DIRECTIONS FOR THIS TASK: Reproduce the lines below with "red jacket" replaced by "green coat", and leave every other part unchanged.

--- RECORDS SHOWN ---

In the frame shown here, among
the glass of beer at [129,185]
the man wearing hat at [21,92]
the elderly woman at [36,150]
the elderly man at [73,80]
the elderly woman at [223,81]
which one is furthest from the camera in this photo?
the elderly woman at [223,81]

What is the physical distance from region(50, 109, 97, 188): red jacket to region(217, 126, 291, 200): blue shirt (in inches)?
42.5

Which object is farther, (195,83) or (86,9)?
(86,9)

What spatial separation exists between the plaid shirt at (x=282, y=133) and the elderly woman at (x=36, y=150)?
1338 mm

---

EXERCISE SOLUTION:
In the frame shown here, among
the glass of beer at [129,185]
the man wearing hat at [21,92]
the elderly woman at [36,150]
the elderly man at [73,80]
the elderly woman at [223,81]
which one is furthest from the camera in this photo?
the elderly woman at [223,81]

What is the physical distance from region(50, 109, 97, 188): green coat to region(217, 126, 291, 200): blue shirt (in inches)?
42.5

Which object is farther, (195,83) or (86,9)?
(86,9)

What spatial separation exists between the plaid shirt at (x=282, y=133) and the elderly woman at (x=36, y=150)?
1338 mm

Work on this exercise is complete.